Why do I love my life so much?

No more New Year's resolutions for me! This year I picked a theme question to guide and shape my choices. The theme: Why do I love my life so much? I am not seeking answers but rather planting the question as a seed and nuturing it. The research: How does this theme play out in my life and affect those around me? What vibrational impact do I observe? What are my results? Posts build on one another, so best to start with the first one.

Monday, July 02, 2007

Comfort Foods 101

I don't understand why comfort foods are things like ice cream bars instead of the zucchini I just harvested from my garden. Ever since I heard of my friends death, I cry and want to eat comfort foods. I even went to the store to get ice cram bars, all I could eat and then some. And tonight I am planning on goulash. Not that that is sooooo bad but I have barely been eating wheat for some time now. So the noodles open a dangerous door called white flour.

Experience tells me white flour and ice cream bars do in fact make me feel bad. It is like I am trying to make my body feel as bad as my feelings do. I also know eating this kind of comfort food will make me feel irritable and depressed on Wednesday. Not today. Today the sugar will give me a rush and keep me going for a time. Tomorrow I will crave more and Wednesday, I might as well join the roller derby as I will be like a bitch on wheels.

Knowing better is not enough to make better choices. I have taken the dogs for a walk around the pond, called a couple of friends, and written condolence letters.
I am not under the illusion that ice cream and wheat can fill the hole inside from my loss. I have been telling myself that "this too is for the best" but I don't believe it yet. Actually I have been out of touch with my friends for a month now. I don't know what was happening in his life; I only know he wasn't working out with me.

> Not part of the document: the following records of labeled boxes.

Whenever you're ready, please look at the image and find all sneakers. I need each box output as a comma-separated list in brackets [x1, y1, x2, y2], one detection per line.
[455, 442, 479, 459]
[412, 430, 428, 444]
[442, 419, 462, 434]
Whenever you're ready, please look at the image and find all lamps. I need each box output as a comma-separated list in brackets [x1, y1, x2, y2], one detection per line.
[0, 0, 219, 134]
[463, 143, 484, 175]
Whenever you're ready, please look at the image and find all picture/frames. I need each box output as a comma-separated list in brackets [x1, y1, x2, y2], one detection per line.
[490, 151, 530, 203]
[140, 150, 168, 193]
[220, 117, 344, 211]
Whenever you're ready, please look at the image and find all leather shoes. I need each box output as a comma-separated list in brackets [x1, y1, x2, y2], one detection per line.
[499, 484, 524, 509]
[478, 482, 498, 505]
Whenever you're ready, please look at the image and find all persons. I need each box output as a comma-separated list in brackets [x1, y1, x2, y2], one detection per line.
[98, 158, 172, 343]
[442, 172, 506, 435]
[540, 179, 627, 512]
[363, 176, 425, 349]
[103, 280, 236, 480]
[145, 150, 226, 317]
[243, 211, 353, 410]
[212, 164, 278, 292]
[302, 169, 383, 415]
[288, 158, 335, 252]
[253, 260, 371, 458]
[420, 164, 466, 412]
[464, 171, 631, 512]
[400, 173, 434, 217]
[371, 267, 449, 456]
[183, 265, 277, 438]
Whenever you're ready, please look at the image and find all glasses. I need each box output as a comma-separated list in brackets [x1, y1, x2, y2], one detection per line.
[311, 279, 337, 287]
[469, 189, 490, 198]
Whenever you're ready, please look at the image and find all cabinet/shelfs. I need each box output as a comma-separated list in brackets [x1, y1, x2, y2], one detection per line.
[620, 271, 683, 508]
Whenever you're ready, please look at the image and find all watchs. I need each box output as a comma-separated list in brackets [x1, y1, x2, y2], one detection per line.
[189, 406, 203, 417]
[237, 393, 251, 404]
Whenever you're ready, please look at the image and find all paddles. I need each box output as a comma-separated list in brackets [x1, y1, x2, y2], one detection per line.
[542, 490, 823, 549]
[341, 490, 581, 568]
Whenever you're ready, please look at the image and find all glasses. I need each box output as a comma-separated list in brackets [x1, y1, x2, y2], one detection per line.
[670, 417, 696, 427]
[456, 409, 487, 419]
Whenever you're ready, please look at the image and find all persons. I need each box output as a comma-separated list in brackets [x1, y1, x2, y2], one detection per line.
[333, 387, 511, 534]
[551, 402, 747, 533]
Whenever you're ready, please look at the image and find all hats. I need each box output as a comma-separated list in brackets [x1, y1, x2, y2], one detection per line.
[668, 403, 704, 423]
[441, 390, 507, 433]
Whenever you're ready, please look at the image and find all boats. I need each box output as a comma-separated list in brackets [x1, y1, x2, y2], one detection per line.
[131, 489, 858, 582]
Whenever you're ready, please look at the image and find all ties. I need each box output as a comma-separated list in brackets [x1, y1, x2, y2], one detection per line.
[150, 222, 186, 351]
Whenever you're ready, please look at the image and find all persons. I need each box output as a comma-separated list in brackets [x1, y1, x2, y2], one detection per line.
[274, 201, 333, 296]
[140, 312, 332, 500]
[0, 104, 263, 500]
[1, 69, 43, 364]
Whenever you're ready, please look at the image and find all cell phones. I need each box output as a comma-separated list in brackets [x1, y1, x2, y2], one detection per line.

My sister wrote about participating in some swimming competitions with ladies older than herself. One is 80 and just learning to swim. I have been thinking about getting back to the pool. That should serve as an inspiration. I also signed up to submit some artwork and my turkey jerky to the state fair. I will dedicate one of the art projects to John.

I still feel sad to my bone marrow but please, don't offer me another ice ceam bar. I have had enough for now. Creating will be a better salve than food oblivion.